Question for Prof. Wang:
In terms of safety, should platelet count cut-off triggers for platelet transfusion be adjusted according to different drug–drug interactions and cancer/tumor location (i.e., brain, GI tract)?
This is certainly a great question and, this is commonly encountered in cancer patients. Unfortunately, we do not have strong evidence for the best management of anticoagulation in patients with thrombocytopenia, let alone when drug–drug interaction (DDI) is a concern. I can provide my personal practice but certainly, this is not the only answer, and am happy to hear what others have done. I typically follow the 2018 ISTH guidance document on the treatment of cancer-associated thrombosis in patients with thrombocytopenia (https://doi.org/10.1111/jth.14015), and without further data to support this, I have not routinely adjusted platelet cut-off triggers for specific tumor locations or DDIs. In patients where the concern of bleeding risks is high due to DDIs, typically change of potentially interacting drugs, if possible, could be considered, after discussion with patients and his/her oncologist.
Questions for Prof. Carrier:
Is there any advocacy for half therapeutic dosing (75–100 IU/kg once daily) in COVID-19 ICU patients?
No randomized controlled trial evidence to support half therapeutic dosing in COVID-19 ICU patients, but it is controversial. The REMAP-CAP group is currently carrying out a randomized trial comparing prophylactic to intermediate dosing in COVID-19 ICU patients. Hopefully, we will have prospective data soon.
What is your opinion regarding the use of DOACs in these patients?
I would only use DOACs if the patients are already on a DOAC at the time of hospitalization for COVID (e.g., atrial fibrillation). If the patient is not already on anticoagulation, I use LMWH (or unfractionated heparin) for thromboprophylaxis. Heparinoids may have additional benefits than just anticoagulation (decrease viral entry, NETs, etc).

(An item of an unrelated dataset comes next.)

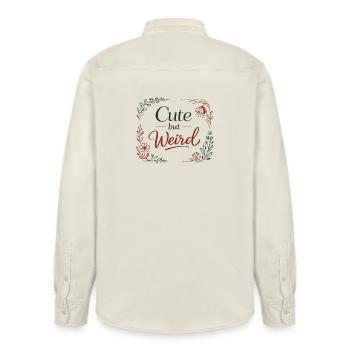Cute but Weird - Floral Aesthetic Geschenk - Relaxed Fit Unisex Organic Hemd von Stanley/Stella - Natur - Hinten - AI Model Male 178 light (178cm)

These results are largely unexpected. Based on virtually all uncontrolled studies so far available, most international guidelines recommend against full-dose anticoagulation in COVID-19 patients free from thrombosis. Do you think that these studies have the potential to change clinical practice?
Yes. I think that upon publication, clinical practice guidelines will change. The pre-print manuscript should be available in a couple of weeks.
How do you adjust the heparin dose in the presence of thrombocytopenia?
I do not use therapeutic dosing of LMWH in patients with platelet counts <50. Intermediate or prophylactic dosing is reasonable in patients with platelet counts between 20 and 50. Anticoagulation should be held in platelet counts <20.
What do you think about aspirin in the pre-hospitalization phase?
It is a good hypothesis. Many studies are currently assessing anti-platelets in different settings (ICU, moderately ill, pre- and post-hospitalization). Hopefully, we will have more data soon.